Silva: “I’m excited to hear the results…what can you tell me?”

Pillsbury: “Again, how many banks sign these agreements in the U.S. today?  We mean, what percentage of banks have these types of contracts?”

Silva: “All of them, 100%.  Maybe 5,000 banks and 5,000 credit unions is my guess.”

Pillsbury: “Uh.  Really?”

Silva: “Yes, really.  I’m not joking – so what’s the problem exactly”

Pillsbury: “Well, our firm has been around a long time and some of our senior partners have been around even longer and as far as we can tell, these agreements have not existed in the IT outsourcing world since the 1980s.  We don’t see these contract structures, legal terms or general business practices anywhere else in the real world today. They’re extinct”

Silva: “No sh&t?!”

It was the shot heard around the office.  The confirmation of bad news we had always surmised, always been suspicious of was now validated by some of the best and brightest lawyers out there.  These contracts – and their embedded Exclusivity Clauses – were a heap of crap and every bank in the country had a bag full of it.

It’s 2020 Folks – I can have what I want, when I want it!

Today no software has an exclusive relationship between the buyer and supplier.  With a tap of my finger I can delete any app on my iPhone. With a few clicks I can unplug any application or extension found in my Chrome browser.  If I want to drag and drop the Microsoft Word icon into the trash – so be it – Bill doesn’t hunt me down for money. If I wasn’t married I could swipe left and swipe right to my heart’s content for dates.  If I don’t like E-Harmony I can switch to Tinder.  If I don’t like my iPhone I can pop my T-Mobile chip into an Android.  

So why then do these core IT dinosaurs hold onto the Exclusivity bone?  Greed and ignorance I think. Greed because it’s just damn greedy!
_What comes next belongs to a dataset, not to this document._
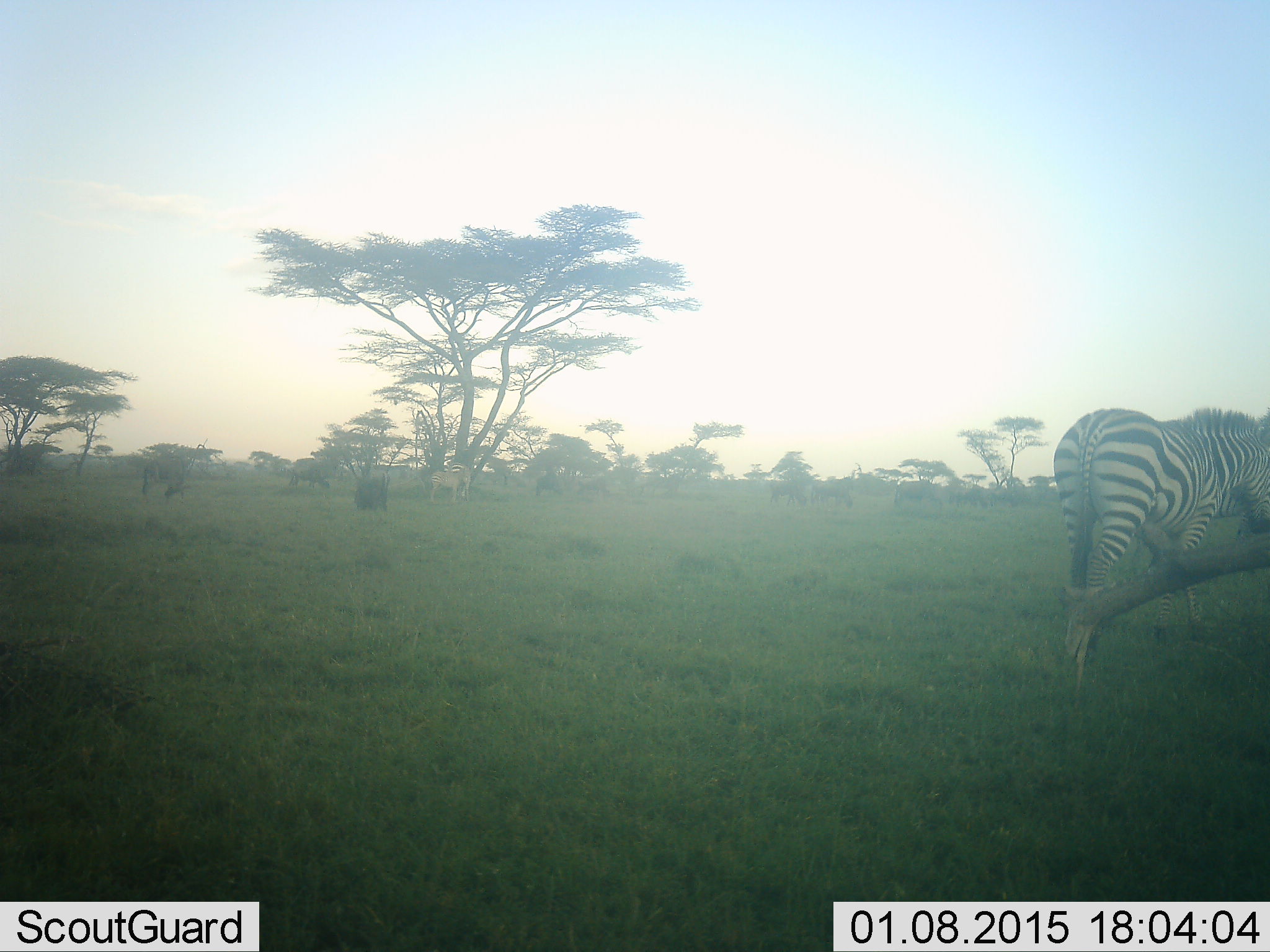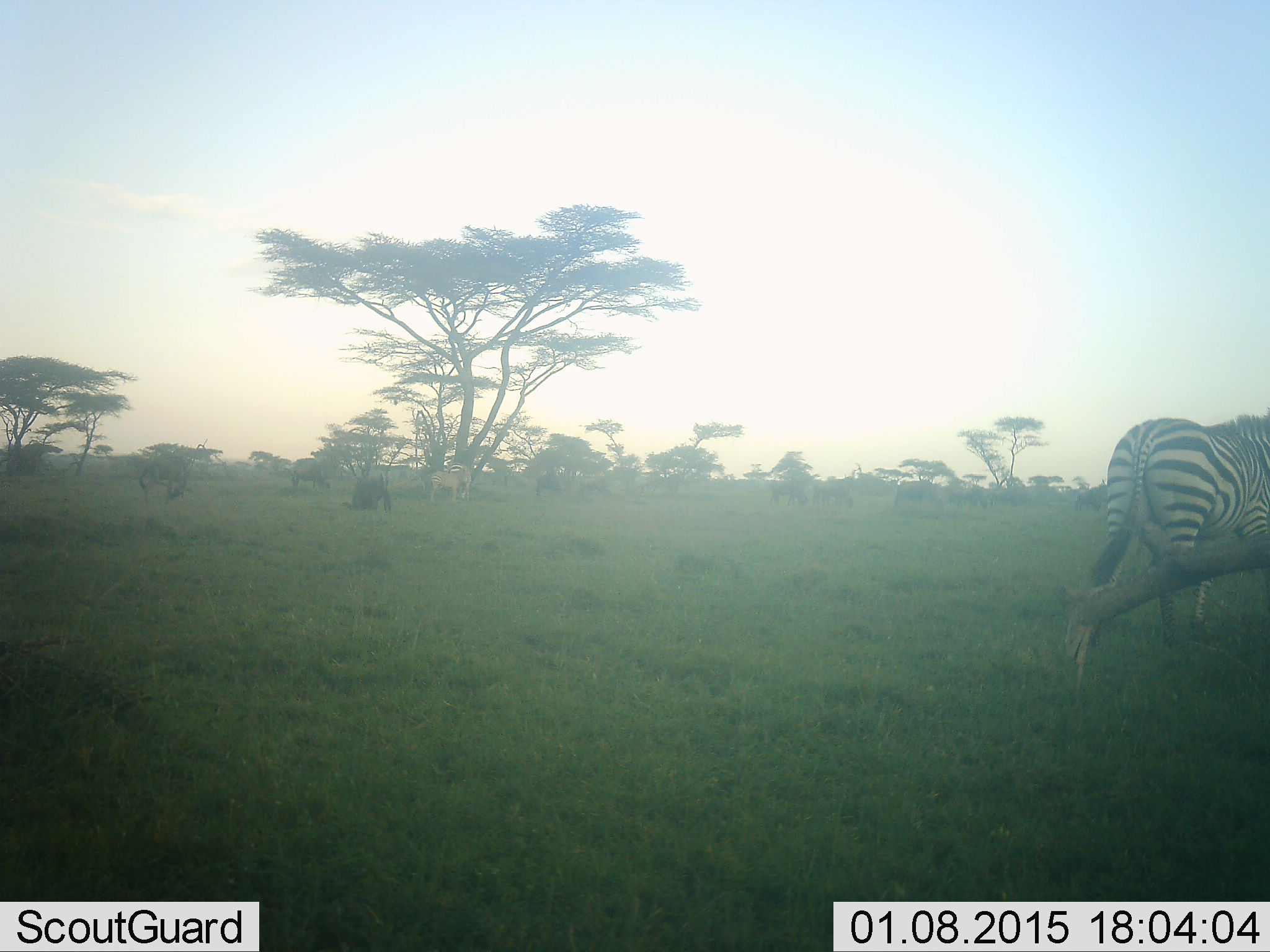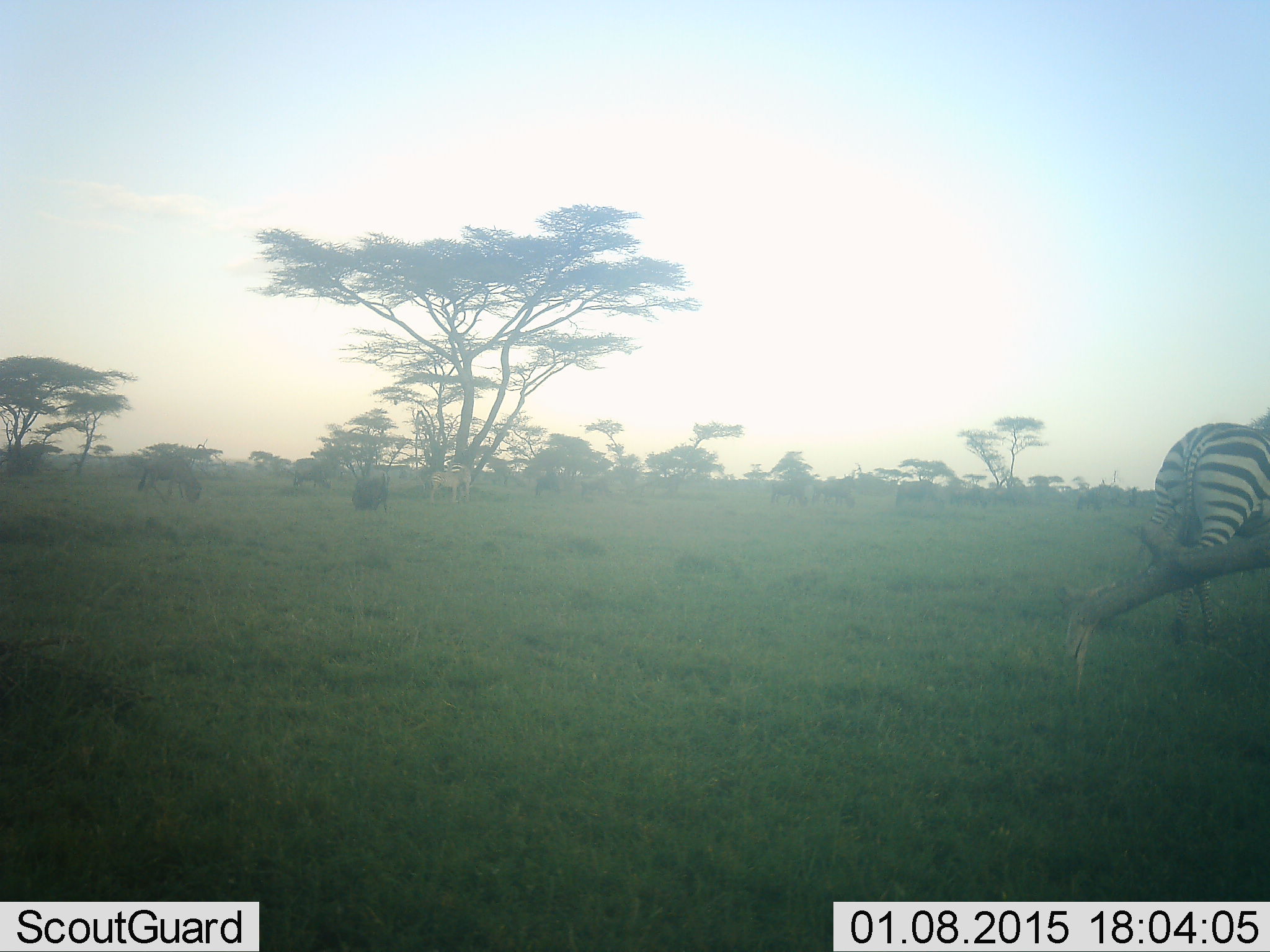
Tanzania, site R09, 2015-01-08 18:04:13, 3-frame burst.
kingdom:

For a vendor to dictate to the client “partner” (you) that they’re the only relationship in town no matter how they perform and even if you end up hating their software and services – is very greedy.  Ignorance because bankers for years have allowed it and not known any better. This compliant behavior has permitted the EC term to be institutionalized into Core agreements for decades, always unchallenged. You’re not alone because I didn’t know any better either until I got confirmation from Pillsbury just a few years ago.  Ignorance can be bliss.

So what can a banker do about it?

Not much, yet – but that is changing fast.  It took decades for the EC to become a standard way of doing business and the legacy cores depend on the power it provides them in reporting revenue into the public markets.  Many institutions are beginning to challenge the EC because the industry is realizing that apart from carnal greed – the EC is limiting bankers options to adopt more competitive alternatives.  Fintech companies entering the market are starting to create a lot of pressure on the EC by avoiding long term contracts and encouraging a bank to leave their service if they are not working hard enough or innovating fast enough to earn the right to keep your business.  This is how all of the software we use on our computers and mobile phones work today. If they are not innovating and bringing us new features and functionality – deletion is easy because 10 other replacement apps that do the same thing are a minute’s download away.  

Therein lies the rub where the Big Three Oligopoly can continue to depend on the EC – there isn’t enough fintech competition (yet).  Fintech is coming and coming in big waves but it will be some years before legacy cores need to rethink the EC. I’ve believed for many years that the EC is unnecessary at a fundamental level because the business disruption and friction involved with a bank converting to another core system is barrier enough to prevent the behavior in any rampant way in the first place.  Today only 2% of all banks volunteer to switch cores.  

If I were to build a new core for banks the only exclusivity clause you would find in my contract would be a Dedication Clause which spells out an undying commitment to making software that makes community banks better, stronger and more competitive.  Maybe one day these cores will see the light and do what’s right.